De nombreux médecins qui ne souhaitent pas signer le contrat d’engagement territorial s’interrogent sur les réseaux sociaux sur le devenir des majorations actuelles comme pour la visite longue par exemple. Contactée par Egora, la présidente de MG France, Agnès Giannotti, a indiqué que les non-signataires du CET "pourront continuer à utiliser la même nomenclature". La généraliste du 18e arrondissement de Paris s’est dit déçue par les nouvelles propositions tarifaires. "Le message qui nous est envoyé est : vous ne travaillez pas assez", a-t-elle déclaré.
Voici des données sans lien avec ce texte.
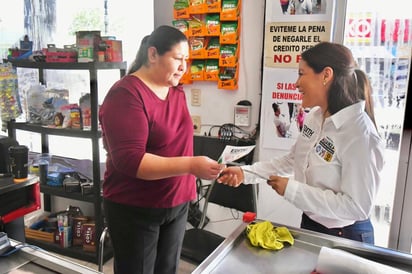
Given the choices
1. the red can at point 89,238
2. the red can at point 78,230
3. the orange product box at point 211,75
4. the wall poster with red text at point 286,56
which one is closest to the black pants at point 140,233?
the wall poster with red text at point 286,56

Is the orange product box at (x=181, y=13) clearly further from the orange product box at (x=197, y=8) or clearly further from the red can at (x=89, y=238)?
the red can at (x=89, y=238)

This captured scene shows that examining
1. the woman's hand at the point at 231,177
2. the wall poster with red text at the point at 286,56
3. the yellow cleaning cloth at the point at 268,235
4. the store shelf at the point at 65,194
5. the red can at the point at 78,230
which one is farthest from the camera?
the red can at the point at 78,230

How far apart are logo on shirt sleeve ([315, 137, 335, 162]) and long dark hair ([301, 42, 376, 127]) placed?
14cm

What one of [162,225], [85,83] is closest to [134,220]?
[162,225]

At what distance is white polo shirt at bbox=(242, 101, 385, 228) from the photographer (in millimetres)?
1258

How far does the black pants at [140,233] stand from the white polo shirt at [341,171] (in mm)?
532

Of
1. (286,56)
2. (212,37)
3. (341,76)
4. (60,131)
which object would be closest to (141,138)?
(341,76)

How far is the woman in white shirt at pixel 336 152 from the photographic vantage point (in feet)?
4.15

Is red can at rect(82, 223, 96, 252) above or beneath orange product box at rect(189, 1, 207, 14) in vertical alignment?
beneath

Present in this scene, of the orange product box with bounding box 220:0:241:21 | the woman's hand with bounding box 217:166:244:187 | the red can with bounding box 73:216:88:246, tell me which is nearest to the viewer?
the woman's hand with bounding box 217:166:244:187

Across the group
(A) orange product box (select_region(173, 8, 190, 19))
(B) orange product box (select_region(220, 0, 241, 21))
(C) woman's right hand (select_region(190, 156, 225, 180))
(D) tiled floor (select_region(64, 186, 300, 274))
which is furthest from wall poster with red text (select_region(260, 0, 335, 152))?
(C) woman's right hand (select_region(190, 156, 225, 180))

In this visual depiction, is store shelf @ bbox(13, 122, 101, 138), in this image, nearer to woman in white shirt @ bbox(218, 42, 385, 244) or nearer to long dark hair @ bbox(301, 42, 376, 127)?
woman in white shirt @ bbox(218, 42, 385, 244)

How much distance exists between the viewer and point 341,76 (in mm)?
1418

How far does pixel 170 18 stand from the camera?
9.18 feet
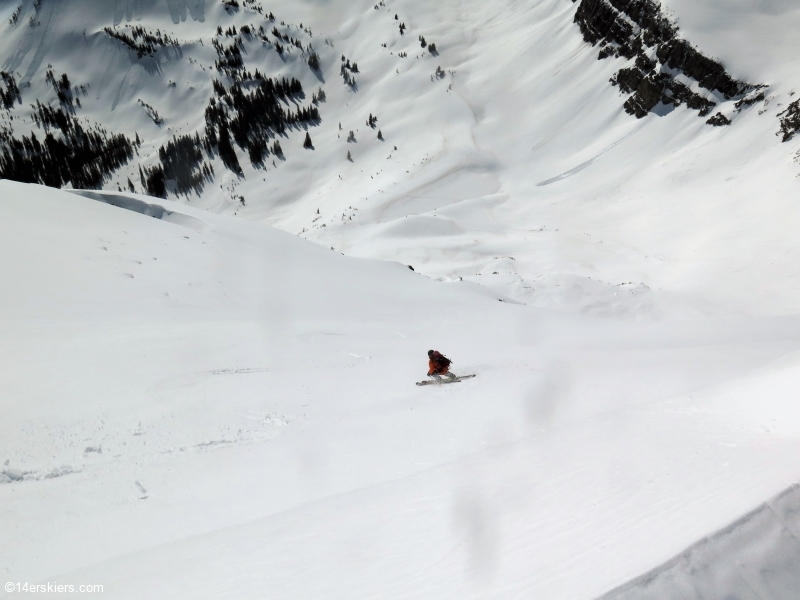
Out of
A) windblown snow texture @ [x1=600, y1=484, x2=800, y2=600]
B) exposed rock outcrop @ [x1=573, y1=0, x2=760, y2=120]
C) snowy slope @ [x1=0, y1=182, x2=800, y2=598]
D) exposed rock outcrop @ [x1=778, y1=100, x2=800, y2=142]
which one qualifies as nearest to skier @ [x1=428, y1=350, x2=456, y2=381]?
snowy slope @ [x1=0, y1=182, x2=800, y2=598]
Ce CET est "humiliant" et "infantilisant", ajoute le Dr Duquesnel. "On a l'impression de devoir signer pour être salarié. Si j'ai envie d'être salarié, j'irais travailler dans un centre de santé !", lâche le président des Généralistes-CSMF. "Globalement, ça ne va pas donner envie aux praticiens de s'investir comme médecin traitant", déplore le généraliste de Mayenne, qui dénonce par ailleurs la levée de la limitation de la téléconsultation (moins de 20% de l'activité totale du médecin). "C'est de la folie ! A partir de ça, il ne faut pas nous dire que c'est une convention pour améliorer l'accès aux soins, très clairement."
Le praticien salue toutefois une avancée sur les soins non programmés, en particulier dans le cadre de la visite à domicile pour un patient envoyé par le Service d'accès aux soins (SAS). "On rajoute une majoration de 10 euros [en plus de la majoration SNP de 15 euros et de déplacement de 10 euros], indique-t-il. Ça répond à une problèmatique de terrain."
Des séances plénières réunissant l’ensemble des forces vives auront lieu les 22 et 23 février. La date de fin des négociations conventionnelles demeure quant à elle inchangée. Il s’agit du 28 février. Trop tôt pour le président des Généralistes-CSMF, selon qui la vraie ouverture des négociations a eu lieu hier, lorsque les tarifs ont été dévoilés. "Ça ne s'est jamais passé comme ça !", s'insurge le Dr Duquesnel. "Nous avons le sentiment que tout est téléguidé depuis l'Elysée depuis l'été dernier." En l’état, un règlement arbitral semble probable.